There are few known side effects of taking milk thistle, which has been used as a food for centuries, although a very few people may be severely allergic. Check with your doctor to be sure it is safe for you. Milk thistle may also reduce the effectiveness of certain AIDS/HIV drugs and should only be taken under doctor's supervision in these cases.
I honestly hate the milk thistle plant. It all stems from a horrible encounter with the plant. My parents always told me not to hang my arms out the car window, but I did anyway. I used to try to grab the grass by our house as we were pulling out of our driveway. Anyway, I grabbed a milk thistle plant by accident and got a handful of the most painful slivers.
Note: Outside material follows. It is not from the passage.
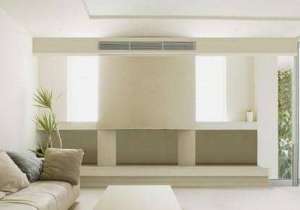 空調開久了會干燥的原因是什么 怎么解決空調開久了會干燥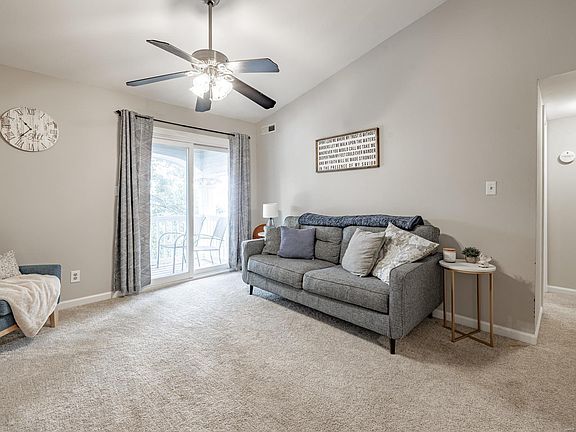 3rd image of 134 Jubilee Hill Dr #J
My hand hurt for weeks, and it was nearly impossible to get them all out.
Now I have to take milk thistle extract to detox my liver a few times a year, and it is the most disgustingly bitter taste imaginable. I almost feel like the plant is haunting me.
There are also many other varieties of thistle, such as Scotch and Musk thistle. They are not looked upon favorably, and residents in certain communities, where thistle is not a native plant, are asked to eradicate it.